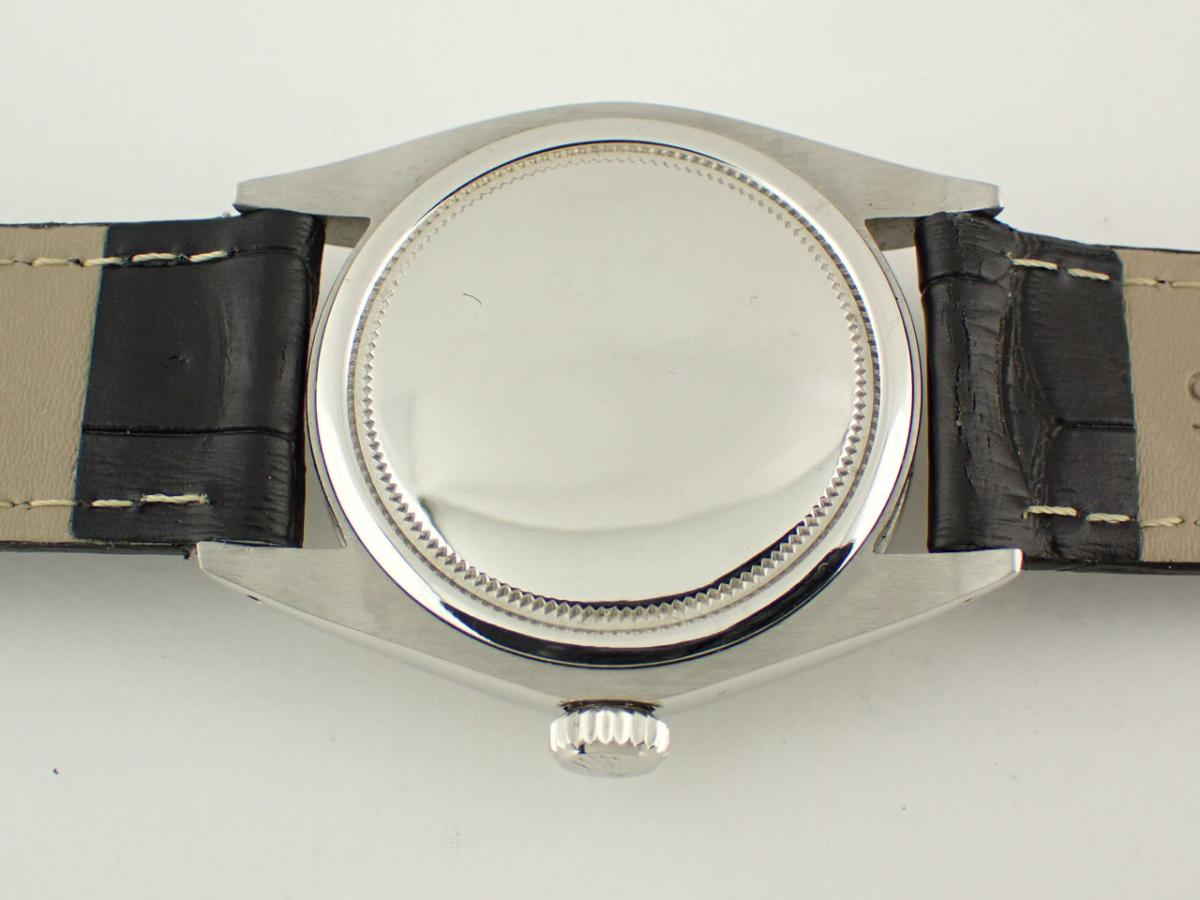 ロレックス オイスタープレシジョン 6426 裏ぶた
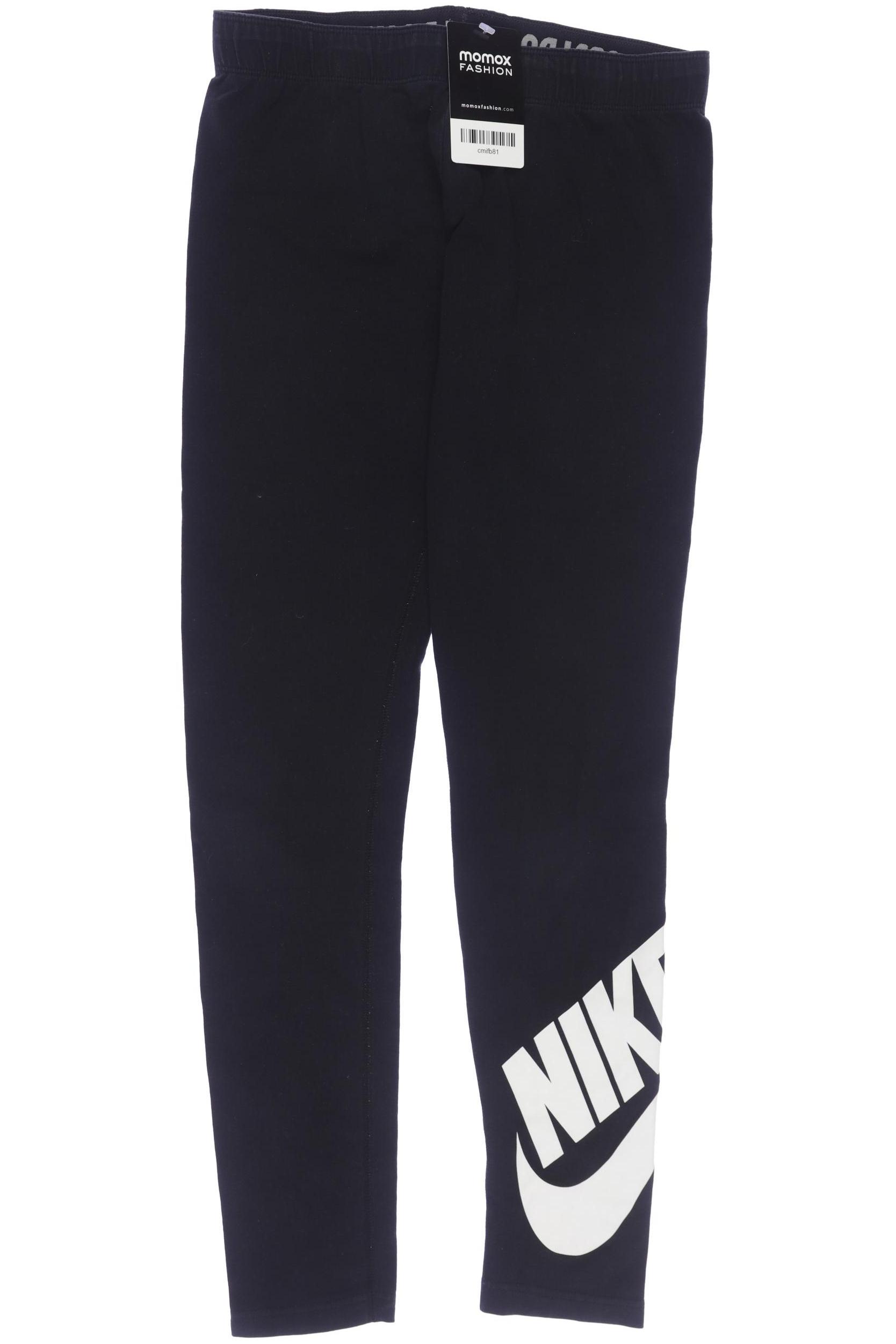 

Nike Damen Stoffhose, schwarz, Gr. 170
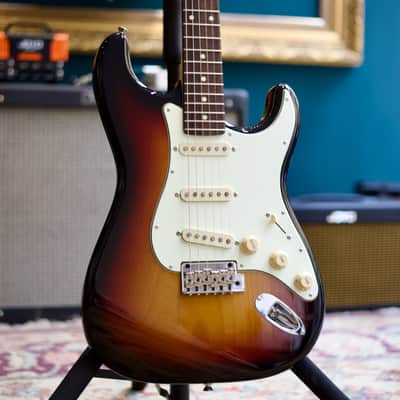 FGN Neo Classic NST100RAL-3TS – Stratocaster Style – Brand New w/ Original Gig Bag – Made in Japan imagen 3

- _ACTIVITY_
From the line containing "Nike Damen Stoffhose, schwarz, Gr. 170" to the last line of the listing above, transcribe each line exactly, skipping the pictures.

- _SOLUTION_
Nike Damen Stoffhose, schwarz, Gr. 170
 FGN Neo Classic NST100RAL-3TS – Stratocaster Style – Brand New w/ Original Gig Bag – Made in Japan imagen 3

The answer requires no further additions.